Excerpts from a spatial dataset:
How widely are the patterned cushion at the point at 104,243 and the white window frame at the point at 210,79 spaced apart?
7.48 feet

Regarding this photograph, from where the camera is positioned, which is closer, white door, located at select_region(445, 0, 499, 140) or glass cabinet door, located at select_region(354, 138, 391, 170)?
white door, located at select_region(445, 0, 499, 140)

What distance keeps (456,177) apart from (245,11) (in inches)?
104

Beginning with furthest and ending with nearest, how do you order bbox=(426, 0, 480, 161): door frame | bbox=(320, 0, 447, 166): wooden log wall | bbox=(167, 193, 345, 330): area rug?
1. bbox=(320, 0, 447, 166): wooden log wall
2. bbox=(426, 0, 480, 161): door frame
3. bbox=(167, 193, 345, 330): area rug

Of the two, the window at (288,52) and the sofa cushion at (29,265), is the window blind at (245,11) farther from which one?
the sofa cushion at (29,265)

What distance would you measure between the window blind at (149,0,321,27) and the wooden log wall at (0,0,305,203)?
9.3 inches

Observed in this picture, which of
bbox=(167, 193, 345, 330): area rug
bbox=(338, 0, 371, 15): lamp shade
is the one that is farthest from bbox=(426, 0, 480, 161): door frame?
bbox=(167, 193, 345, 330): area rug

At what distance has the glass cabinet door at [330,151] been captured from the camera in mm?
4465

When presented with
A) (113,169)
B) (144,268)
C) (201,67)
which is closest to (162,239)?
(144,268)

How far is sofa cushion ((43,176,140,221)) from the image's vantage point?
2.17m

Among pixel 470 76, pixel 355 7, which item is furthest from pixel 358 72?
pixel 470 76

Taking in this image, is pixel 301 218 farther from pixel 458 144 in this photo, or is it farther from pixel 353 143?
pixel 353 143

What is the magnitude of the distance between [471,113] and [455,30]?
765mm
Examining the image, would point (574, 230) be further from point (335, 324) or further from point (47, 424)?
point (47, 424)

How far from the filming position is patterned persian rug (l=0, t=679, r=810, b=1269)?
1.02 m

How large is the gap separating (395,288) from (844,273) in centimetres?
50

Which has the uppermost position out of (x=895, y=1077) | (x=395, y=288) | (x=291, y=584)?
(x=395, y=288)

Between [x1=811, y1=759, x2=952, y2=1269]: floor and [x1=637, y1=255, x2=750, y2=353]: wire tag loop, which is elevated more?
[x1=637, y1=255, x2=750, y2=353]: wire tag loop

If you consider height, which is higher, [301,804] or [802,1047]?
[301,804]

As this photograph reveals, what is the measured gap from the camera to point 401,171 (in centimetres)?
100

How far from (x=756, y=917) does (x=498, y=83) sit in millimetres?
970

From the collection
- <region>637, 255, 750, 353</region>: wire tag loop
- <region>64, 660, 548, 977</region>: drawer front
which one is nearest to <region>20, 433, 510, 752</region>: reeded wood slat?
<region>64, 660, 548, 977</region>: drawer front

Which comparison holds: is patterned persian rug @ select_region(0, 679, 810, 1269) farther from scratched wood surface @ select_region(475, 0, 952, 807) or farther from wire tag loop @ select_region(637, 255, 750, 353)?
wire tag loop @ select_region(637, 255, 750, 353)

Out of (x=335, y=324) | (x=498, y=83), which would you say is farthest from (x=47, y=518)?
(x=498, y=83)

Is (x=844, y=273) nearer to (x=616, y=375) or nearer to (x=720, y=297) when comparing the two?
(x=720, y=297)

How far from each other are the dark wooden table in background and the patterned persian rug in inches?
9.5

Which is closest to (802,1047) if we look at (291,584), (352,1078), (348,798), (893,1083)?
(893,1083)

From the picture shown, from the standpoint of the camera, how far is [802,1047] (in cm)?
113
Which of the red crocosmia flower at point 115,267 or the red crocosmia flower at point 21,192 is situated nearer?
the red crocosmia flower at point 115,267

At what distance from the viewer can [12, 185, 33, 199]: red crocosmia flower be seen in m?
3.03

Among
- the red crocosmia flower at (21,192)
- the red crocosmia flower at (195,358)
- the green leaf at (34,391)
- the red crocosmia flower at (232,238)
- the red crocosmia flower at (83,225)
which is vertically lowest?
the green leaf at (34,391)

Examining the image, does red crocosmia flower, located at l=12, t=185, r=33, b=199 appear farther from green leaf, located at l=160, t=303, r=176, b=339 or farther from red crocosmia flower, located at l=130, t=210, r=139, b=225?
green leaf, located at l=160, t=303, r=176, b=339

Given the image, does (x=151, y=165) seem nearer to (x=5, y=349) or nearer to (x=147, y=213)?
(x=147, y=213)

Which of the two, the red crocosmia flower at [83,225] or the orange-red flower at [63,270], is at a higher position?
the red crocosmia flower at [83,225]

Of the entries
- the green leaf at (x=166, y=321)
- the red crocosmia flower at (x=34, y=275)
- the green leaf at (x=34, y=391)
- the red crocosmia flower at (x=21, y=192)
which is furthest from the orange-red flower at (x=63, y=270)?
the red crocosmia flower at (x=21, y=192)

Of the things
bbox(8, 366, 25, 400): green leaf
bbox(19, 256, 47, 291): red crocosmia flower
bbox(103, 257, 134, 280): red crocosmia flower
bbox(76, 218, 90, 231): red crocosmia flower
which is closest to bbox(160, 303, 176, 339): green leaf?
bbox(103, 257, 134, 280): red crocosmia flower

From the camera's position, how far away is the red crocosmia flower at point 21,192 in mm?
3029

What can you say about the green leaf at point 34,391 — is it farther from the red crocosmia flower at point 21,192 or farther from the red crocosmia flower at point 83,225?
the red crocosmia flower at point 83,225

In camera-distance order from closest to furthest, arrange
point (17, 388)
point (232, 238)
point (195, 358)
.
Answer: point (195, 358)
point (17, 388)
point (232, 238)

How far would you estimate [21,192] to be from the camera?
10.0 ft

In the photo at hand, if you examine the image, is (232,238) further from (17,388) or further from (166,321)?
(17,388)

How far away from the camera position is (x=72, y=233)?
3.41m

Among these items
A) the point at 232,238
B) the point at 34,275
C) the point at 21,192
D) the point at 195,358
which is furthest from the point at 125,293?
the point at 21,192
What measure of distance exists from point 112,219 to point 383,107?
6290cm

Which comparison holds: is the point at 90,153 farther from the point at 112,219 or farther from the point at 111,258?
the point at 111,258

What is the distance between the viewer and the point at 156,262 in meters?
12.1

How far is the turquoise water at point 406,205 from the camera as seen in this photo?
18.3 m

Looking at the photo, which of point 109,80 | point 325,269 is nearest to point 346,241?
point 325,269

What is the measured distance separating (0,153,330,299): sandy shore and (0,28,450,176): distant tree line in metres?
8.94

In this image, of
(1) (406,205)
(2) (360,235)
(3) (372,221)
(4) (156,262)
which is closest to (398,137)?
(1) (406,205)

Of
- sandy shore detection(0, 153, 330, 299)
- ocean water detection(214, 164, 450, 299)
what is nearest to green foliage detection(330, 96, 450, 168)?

** JOB **
Set down exactly what runs from the line with "What measure of" to the last line of the data above, including both of those lines and no others.

** WORKED ANSWER **
What measure of distance exists from point 112,219 to point 383,107?
6290cm

Which comparison holds: is the point at 90,153 farther from the point at 112,219 or farther from the point at 111,258?
the point at 111,258

What is the distance between the viewer and the point at 156,262 in meters?
12.1

How far is the turquoise water at point 406,205 from the camera as seen in this photo?
18.3 m

Looking at the photo, which of point 109,80 | point 325,269 is nearest to point 346,241?
point 325,269

What is the measured distance separating (0,153,330,299): sandy shore and (0,28,450,176): distant tree line in metres?
8.94

In this image, of
(1) (406,205)
(2) (360,235)
(3) (372,221)
(4) (156,262)
which is closest to (398,137)?
(1) (406,205)

Of
- sandy shore detection(0, 153, 330, 299)
- ocean water detection(214, 164, 450, 299)
what is nearest to green foliage detection(330, 96, 450, 168)?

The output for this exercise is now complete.